[Passage shown]

-- begin --

# The equivalence of a set and its permutations.

1. Dec 7, 2015

### Odious Suspect

The following is from an introduction to groups. It is not clear to me why the authors bothered to introduce the subset $\mathfrak{Q}\subseteq \mathfrak{R}$ and a subset $\mathfrak{K}\subseteq \mathfrak{S}^{\mathfrak{R}}$ into the discussion. (3) seems to follow trivially from the one-to-one and onto properties of $\sigma$. Am I missing something here?

"Let $\mathfrak{R}$ be a set, which we shall now call a space in order to distinguish it from other sets to be considered later; and correspondingly, its elements $P,Q,R,\ldots$ will be called points. Let $\mathfrak{S}^{\mathfrak{R}}$ be the set of permutations on $\mathfrak{R}$ : that is, the set of one-to-one mappings of $\mathfrak{R}$ onto itself. If $\sigma \in \mathfrak{S}^{\mathfrak{R}}$ we denote by $P\sigma$ the image of the point $P\in \mathfrak{R}$ under the mapping $\sigma$. Then $\sigma$ has the following properties:

$$\text{(1)} P\sigma \in \mathfrak{R} \text{ for all } P\in \mathfrak{R}$$

$$\text{(2)} P_1\sigma =P_2\sigma \text{ implies } P_1=P_2$$

More generally, if for a subset $\mathfrak{Q}\subseteq \mathfrak{R}$ and a subset $\mathfrak{K}\subseteq \mathfrak{S}^{\mathfrak{R}}$ we denote by $\mathfrak{Q}\mathfrak{R}$ the set of elements $P\sigma, P\in \mathfrak{Q}, \sigma \in \mathfrak{K}$ then the fact that $\sigma$ is a mapping onto $\mathfrak{R}$ is equivalent to

$$\text{(3)} \mathfrak{R}\sigma =\mathfrak{R}\text{.}$$"

There is a footnote as follows: "No distinction is made here between an element and the set containing it as the sole member. Thus $\sigma$ in (3) in fact represents {$\sigma$}, the set consisting only of $\sigma$."

2. Dec 7, 2015

### andrewkirk

I don't think you're missing anything. It is, as you say, a trivial consequence.

-- end --

[Exercise task 1]
In the forum thread about a set and its permutations, what does the quoted passage call the elements of the space?
[Exercise task 2]
Summarize the forum thread about a set and its permutations in two sentences.

[Dataset records]
-- begin --

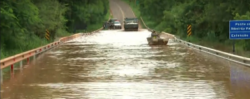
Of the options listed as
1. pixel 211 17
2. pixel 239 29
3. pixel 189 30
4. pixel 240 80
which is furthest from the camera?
pixel 189 30

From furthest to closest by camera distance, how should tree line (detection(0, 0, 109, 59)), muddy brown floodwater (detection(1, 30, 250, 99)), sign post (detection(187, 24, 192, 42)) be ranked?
sign post (detection(187, 24, 192, 42)) → tree line (detection(0, 0, 109, 59)) → muddy brown floodwater (detection(1, 30, 250, 99))

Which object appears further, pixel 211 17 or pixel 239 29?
pixel 211 17

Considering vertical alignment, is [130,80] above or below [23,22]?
below

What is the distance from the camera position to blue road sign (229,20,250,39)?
25906 mm

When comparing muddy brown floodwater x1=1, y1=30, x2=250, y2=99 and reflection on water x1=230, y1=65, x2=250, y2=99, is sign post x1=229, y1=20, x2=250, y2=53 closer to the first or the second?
muddy brown floodwater x1=1, y1=30, x2=250, y2=99

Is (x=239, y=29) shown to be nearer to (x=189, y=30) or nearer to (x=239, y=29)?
(x=239, y=29)

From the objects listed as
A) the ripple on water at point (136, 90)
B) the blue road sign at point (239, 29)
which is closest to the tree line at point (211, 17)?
the blue road sign at point (239, 29)

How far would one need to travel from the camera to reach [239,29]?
2608 cm

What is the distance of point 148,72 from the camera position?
1922cm

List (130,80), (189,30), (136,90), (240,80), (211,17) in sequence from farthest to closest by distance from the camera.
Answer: (189,30)
(211,17)
(130,80)
(240,80)
(136,90)

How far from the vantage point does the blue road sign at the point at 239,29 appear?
25.9m

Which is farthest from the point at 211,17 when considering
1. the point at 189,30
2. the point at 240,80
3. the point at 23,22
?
the point at 240,80

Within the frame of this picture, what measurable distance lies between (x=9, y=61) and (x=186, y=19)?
29.2m

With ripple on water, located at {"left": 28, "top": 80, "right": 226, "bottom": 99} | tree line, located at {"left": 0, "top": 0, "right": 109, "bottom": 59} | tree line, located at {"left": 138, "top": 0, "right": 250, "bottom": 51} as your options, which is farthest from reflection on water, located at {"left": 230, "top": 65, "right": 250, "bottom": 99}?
tree line, located at {"left": 138, "top": 0, "right": 250, "bottom": 51}
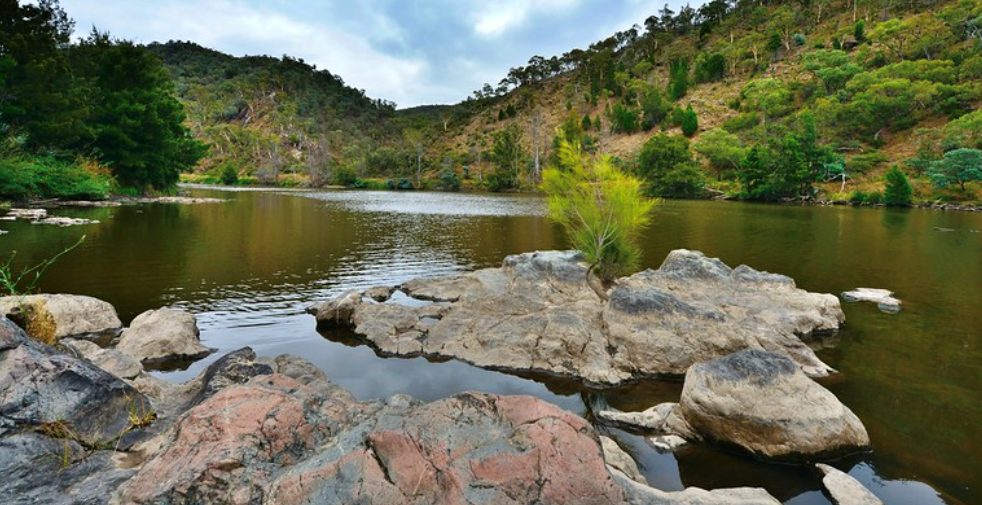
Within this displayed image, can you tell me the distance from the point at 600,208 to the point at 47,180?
169 ft

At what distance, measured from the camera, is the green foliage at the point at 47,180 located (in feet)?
137

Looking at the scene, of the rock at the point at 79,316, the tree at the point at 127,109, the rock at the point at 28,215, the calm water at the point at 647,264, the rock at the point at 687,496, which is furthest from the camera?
the tree at the point at 127,109

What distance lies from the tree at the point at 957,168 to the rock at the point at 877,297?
57.7 m

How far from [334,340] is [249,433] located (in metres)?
11.0

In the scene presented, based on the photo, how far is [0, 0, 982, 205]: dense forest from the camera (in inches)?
2013

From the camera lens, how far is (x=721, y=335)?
14.5 meters

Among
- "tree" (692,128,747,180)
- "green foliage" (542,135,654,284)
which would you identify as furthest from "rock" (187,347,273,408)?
"tree" (692,128,747,180)

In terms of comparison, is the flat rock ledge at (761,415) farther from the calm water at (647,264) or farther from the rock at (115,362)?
the rock at (115,362)

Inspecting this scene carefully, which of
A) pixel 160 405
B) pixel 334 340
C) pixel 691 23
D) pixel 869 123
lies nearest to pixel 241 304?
pixel 334 340

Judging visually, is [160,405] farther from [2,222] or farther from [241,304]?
[2,222]

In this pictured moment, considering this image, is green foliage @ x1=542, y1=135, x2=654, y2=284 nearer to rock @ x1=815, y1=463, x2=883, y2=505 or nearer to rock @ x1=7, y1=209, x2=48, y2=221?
rock @ x1=815, y1=463, x2=883, y2=505

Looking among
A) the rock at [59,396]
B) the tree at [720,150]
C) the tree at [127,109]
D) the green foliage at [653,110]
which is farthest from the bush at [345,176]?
the rock at [59,396]

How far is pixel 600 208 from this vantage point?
74.7 ft

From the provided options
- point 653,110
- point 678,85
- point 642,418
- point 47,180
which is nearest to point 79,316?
point 642,418
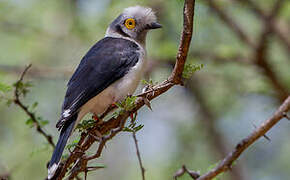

-- end --

[Correct response 1]
They are called points.

[Correct response 2]
A poster quotes an introduction to groups that defines the permutations of a space as one-to-one mappings onto itself, and asks why the authors bring in a subset of the space and a subset of the permutations when property (3) seems to follow trivially from the one-to-one and onto properties. A reply says the poster is not missing anything and that it is a trivial consequence.